To achieve this goal, the Center for Interprofessional Education seeks to innovate and implement interprofessional education, collaborative practice and research to achieve the Quintuple Aims of Health.
What are IPE Competencies & Levels of Exposure?
Interprofessional education (IPE) involves intentional teaching and assessment of at least one of the IPE competencies. Sub-competencies of competencies 1-4 can be found here. IPE occurs when students from two or more disciplines learn about, from, and with each other in the context of health outcomes for patients and populations.
- Values/Ethics: Work with team members to maintain a climate of shared values, ethical conduct, and mutual respect.
- Roles/Responsibilities: Use the knowledge of one’s own role and team members’ expertise to address individual and population health outcomes.
- Communication: Communicate in a responsive, responsible, respectful, and compassionate manner with team members.
- Teams and Teamwork: Apply values and principles of the science of teamwork to adapt one’s own role in a variety of team settings.

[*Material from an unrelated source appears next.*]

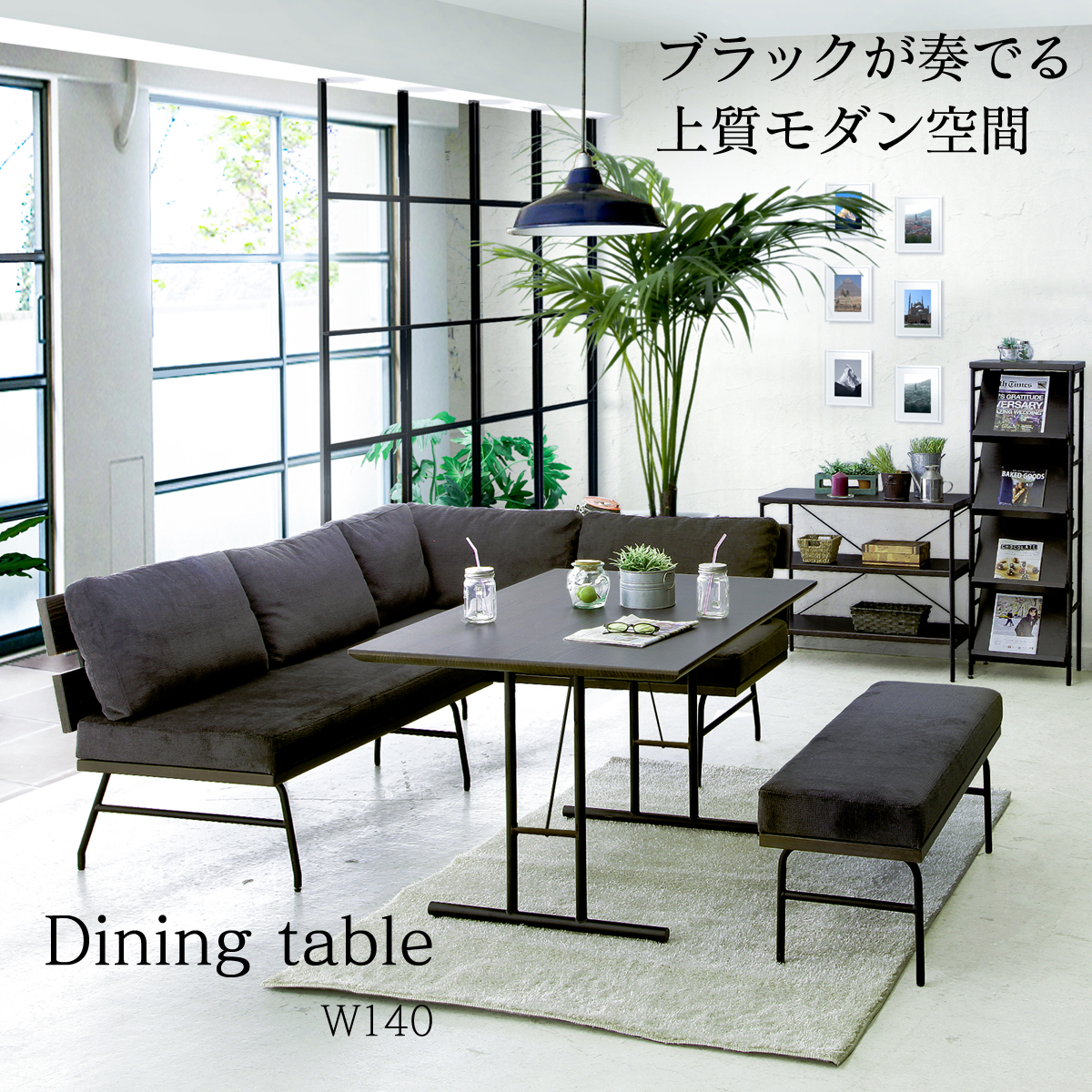 ダイニングテーブル 4人掛け ダイニングテーブル ダイニング テーブル 食卓 食卓テーブル シンプル インテリア 家具 北欧 モダン 新生活 クラスティーナ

- Intercultural Humility: Acquire self-awareness and recognition of one’s own beliefs, biases, and behaviors that impact all aspects of team-based patient-centered care and population health, resulting in the ability to customize services when working with diverse individuals or populations.—Updated February 2024
Levels of Progression Towards IPE Competency
- Introduce: Students attain a deeper understanding of their own profession and professional identity while gaining awareness of different approaches (roles, perspectives, and values) to care. They gain early experience communicating with other professions on the healthcare team to enhance teamwork and learn about its connection to and impact on patient care delivery and population health. The experience is focused on developing the knowledge and attitudes of student learners.
- Reinforce: Students have an understanding of their own profession and professional identity and begin to represent that role on an interprofessional team. The experience provides students with the opportunity to gain a deeper understanding of the different approaches (roles, perspectives, and values) to care and more advanced experience communicating with other professions on the healthcare team to enhance teamwork in service to patients and populations. The experience is furthering the knowledge and skills of student learners.

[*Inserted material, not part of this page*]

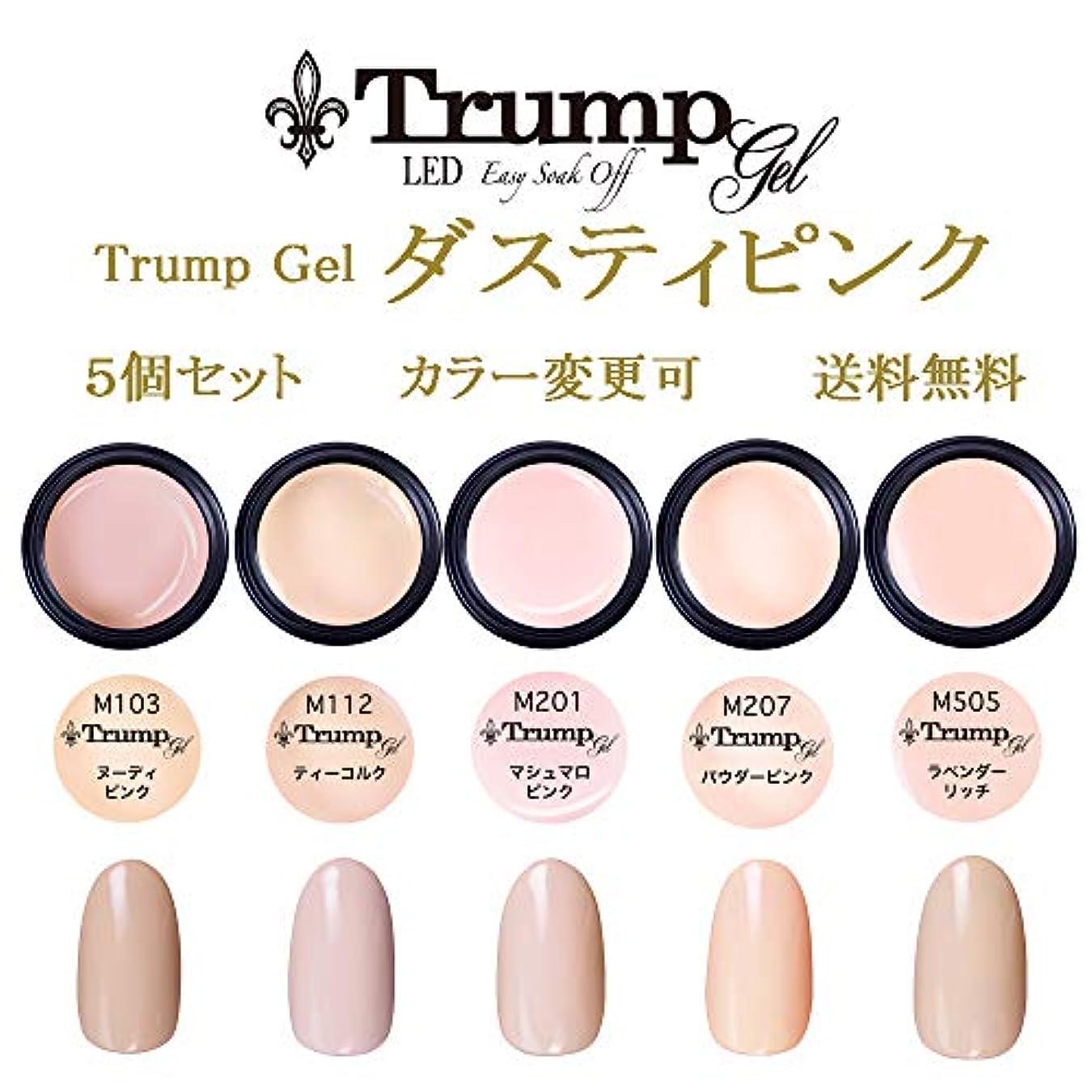 睡眠透けて見える輝く【送料無料】Trumpダスティピンクカラー選べる カラージェル5個セット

- Practice: Students understand their own profession and professional identity and can effectively articulate and represent that role on an interprofessional team in the real-world setting and advanced simulations. The experience allows learners to further their understanding of the different approaches (roles, perspectives, and values) to care, and practice communicating with other professions on the healthcare team to enhance teamwork with the goal of improving patient and population health. The experience is furthering the knowledge and skills, and developing behaviors of student learners.
[1] Competencies 1-4 are based on the Interprofessional Education Collaborative (IPEC) Core Competencies for Interprofessional Collaborative Practice: Version 3 (2023).
[2] Competency 5 is based on the University of Michigan’s engaged learning goal, intercultural engagement. CRLT Occasional Paper.